(Scene-based reasoning records)
-*-
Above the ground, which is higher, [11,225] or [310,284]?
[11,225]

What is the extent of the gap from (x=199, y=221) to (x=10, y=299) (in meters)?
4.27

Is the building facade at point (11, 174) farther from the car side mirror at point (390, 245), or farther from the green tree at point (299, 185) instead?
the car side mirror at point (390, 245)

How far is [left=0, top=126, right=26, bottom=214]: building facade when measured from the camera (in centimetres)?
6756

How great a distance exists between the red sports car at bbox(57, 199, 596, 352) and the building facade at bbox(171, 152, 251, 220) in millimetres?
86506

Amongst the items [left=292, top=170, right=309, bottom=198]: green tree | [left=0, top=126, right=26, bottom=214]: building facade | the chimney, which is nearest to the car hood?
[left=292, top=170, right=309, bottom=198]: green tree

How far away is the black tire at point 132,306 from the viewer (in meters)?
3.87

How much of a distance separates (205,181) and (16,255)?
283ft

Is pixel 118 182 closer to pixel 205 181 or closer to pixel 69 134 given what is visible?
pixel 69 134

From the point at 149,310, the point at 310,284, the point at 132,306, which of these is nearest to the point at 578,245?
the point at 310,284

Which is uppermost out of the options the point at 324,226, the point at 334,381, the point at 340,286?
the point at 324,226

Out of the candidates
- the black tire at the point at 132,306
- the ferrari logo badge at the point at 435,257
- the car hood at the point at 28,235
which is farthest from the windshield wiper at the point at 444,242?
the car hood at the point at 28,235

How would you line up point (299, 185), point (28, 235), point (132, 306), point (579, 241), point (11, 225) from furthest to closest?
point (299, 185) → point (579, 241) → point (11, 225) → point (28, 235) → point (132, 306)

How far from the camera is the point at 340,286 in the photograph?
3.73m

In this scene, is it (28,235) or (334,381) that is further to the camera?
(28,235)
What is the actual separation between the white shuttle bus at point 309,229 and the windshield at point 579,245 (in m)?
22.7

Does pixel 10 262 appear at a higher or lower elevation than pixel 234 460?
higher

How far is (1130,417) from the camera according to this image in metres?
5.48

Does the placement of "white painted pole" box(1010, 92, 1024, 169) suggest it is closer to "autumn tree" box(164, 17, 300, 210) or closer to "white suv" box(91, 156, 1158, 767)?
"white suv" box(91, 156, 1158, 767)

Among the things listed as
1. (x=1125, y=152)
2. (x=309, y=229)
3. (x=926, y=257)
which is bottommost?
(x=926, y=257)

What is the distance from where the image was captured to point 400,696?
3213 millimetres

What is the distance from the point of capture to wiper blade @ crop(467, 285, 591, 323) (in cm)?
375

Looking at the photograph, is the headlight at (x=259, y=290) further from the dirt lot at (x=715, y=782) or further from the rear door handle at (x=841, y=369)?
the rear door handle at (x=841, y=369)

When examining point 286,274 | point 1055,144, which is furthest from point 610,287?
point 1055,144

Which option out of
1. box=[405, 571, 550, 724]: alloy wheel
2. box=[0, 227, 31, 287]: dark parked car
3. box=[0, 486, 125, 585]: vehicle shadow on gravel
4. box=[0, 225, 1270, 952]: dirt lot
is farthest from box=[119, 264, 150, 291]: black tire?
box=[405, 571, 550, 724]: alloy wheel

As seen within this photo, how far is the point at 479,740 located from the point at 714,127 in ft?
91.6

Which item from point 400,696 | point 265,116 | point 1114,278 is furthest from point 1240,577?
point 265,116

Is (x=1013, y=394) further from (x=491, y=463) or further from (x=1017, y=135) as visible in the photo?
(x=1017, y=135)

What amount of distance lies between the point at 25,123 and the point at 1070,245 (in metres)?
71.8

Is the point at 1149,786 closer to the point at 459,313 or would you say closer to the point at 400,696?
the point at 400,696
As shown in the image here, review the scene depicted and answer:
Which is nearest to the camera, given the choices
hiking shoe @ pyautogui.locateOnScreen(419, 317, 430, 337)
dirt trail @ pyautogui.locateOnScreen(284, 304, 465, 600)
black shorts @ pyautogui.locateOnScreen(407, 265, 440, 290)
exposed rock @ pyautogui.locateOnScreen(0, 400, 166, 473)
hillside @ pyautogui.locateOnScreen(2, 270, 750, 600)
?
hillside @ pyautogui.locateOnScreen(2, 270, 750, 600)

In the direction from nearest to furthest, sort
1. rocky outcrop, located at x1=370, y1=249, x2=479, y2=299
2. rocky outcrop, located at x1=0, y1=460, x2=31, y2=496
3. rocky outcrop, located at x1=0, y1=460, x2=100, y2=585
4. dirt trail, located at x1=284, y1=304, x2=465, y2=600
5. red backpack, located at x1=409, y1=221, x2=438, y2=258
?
-*-
* _Stated exercise_: Every record above needs to be repeated word for word.

* _Task result_:
Above the ground, which is higher, [11,225] or [310,284]?
[11,225]

What is the extent of the gap from (x=199, y=221) to (x=10, y=299) (in meters)?
4.27

Is the building facade at point (11, 174) farther from the car side mirror at point (390, 245), or farther from the green tree at point (299, 185) instead?
the car side mirror at point (390, 245)

How far is [left=0, top=126, right=26, bottom=214]: building facade when measured from the camera (in centimetres)?
6756

How great a distance exists between the red sports car at bbox(57, 199, 596, 352) and the building facade at bbox(171, 152, 251, 220) in millimetres?
86506

Amongst the items [left=292, top=170, right=309, bottom=198]: green tree | [left=0, top=126, right=26, bottom=214]: building facade | the chimney, which is nearest to the car hood?
[left=292, top=170, right=309, bottom=198]: green tree

How far away is the black tire at point 132,306 from the viewer (in meters)?
3.87

How much of a distance separates (205,181) and (16,255)?
283ft

Is pixel 118 182 closer to pixel 205 181 or closer to pixel 69 134 given what is visible?
pixel 69 134

From the point at 149,310, the point at 310,284, the point at 132,306, which of these is nearest to the point at 578,245?
the point at 310,284

Which is uppermost out of the options the point at 324,226, the point at 334,381, the point at 340,286?
the point at 324,226

Out of the candidates
- the black tire at the point at 132,306
- the ferrari logo badge at the point at 435,257
- the car hood at the point at 28,235
which is farthest from the windshield wiper at the point at 444,242?
the car hood at the point at 28,235

How would you line up point (299, 185), point (28, 235), point (132, 306), point (579, 241), point (11, 225) from furthest to closest?
point (299, 185) → point (579, 241) → point (11, 225) → point (28, 235) → point (132, 306)

How far from the camera is the point at 340,286 in the photograph?
3.73m

In this scene, is it (28,235) or (334,381) that is further to the camera?
(28,235)
What is the actual separation between the white shuttle bus at point 309,229 and the windshield at point 579,245 (in m)?
22.7

Does pixel 10 262 appear at a higher or lower elevation than pixel 234 460?
higher

How far is (1130,417) from the camera according to this image in metres?
5.48

Does the placement of "white painted pole" box(1010, 92, 1024, 169) suggest it is closer to "autumn tree" box(164, 17, 300, 210) or closer to "white suv" box(91, 156, 1158, 767)?
"white suv" box(91, 156, 1158, 767)

Among the things listed as
1. (x=1125, y=152)
2. (x=309, y=229)
3. (x=926, y=257)
which is bottommost?
(x=926, y=257)

What is the distance from where the image was captured to point 400,696?
3213 millimetres

What is the distance from the point of capture to wiper blade @ crop(467, 285, 591, 323) (in cm)?
375

Looking at the photograph, is the headlight at (x=259, y=290) further from the dirt lot at (x=715, y=782) or further from the rear door handle at (x=841, y=369)?
the rear door handle at (x=841, y=369)

When examining point 286,274 | point 1055,144, which is furthest from point 610,287?
point 1055,144

Which option out of
1. box=[405, 571, 550, 724]: alloy wheel
2. box=[0, 227, 31, 287]: dark parked car
3. box=[0, 486, 125, 585]: vehicle shadow on gravel
4. box=[0, 225, 1270, 952]: dirt lot
is farthest from box=[119, 264, 150, 291]: black tire?
box=[405, 571, 550, 724]: alloy wheel

As seen within this photo, how far is the point at 479,740 located from the point at 714,127 in ft?
91.6

Which item from point 400,696 | point 265,116 | point 1114,278 is furthest from point 1240,577?
point 265,116

Is (x=1013, y=394) further from (x=491, y=463) or further from (x=1017, y=135) as visible in the photo?
(x=1017, y=135)

What amount of distance lies between the point at 25,123 and the point at 1070,245 (in metres)?
71.8

Is the point at 1149,786 closer to the point at 459,313 or would you say closer to the point at 400,696?
the point at 400,696
As shown in the image here, review the scene depicted and answer:
Which is nearest to the camera, given the choices
hiking shoe @ pyautogui.locateOnScreen(419, 317, 430, 337)
dirt trail @ pyautogui.locateOnScreen(284, 304, 465, 600)
black shorts @ pyautogui.locateOnScreen(407, 265, 440, 290)
exposed rock @ pyautogui.locateOnScreen(0, 400, 166, 473)
hillside @ pyautogui.locateOnScreen(2, 270, 750, 600)
?
hillside @ pyautogui.locateOnScreen(2, 270, 750, 600)

In the direction from nearest to furthest, sort
1. rocky outcrop, located at x1=370, y1=249, x2=479, y2=299
2. rocky outcrop, located at x1=0, y1=460, x2=31, y2=496
3. rocky outcrop, located at x1=0, y1=460, x2=100, y2=585
4. dirt trail, located at x1=284, y1=304, x2=465, y2=600
5. red backpack, located at x1=409, y1=221, x2=438, y2=258
?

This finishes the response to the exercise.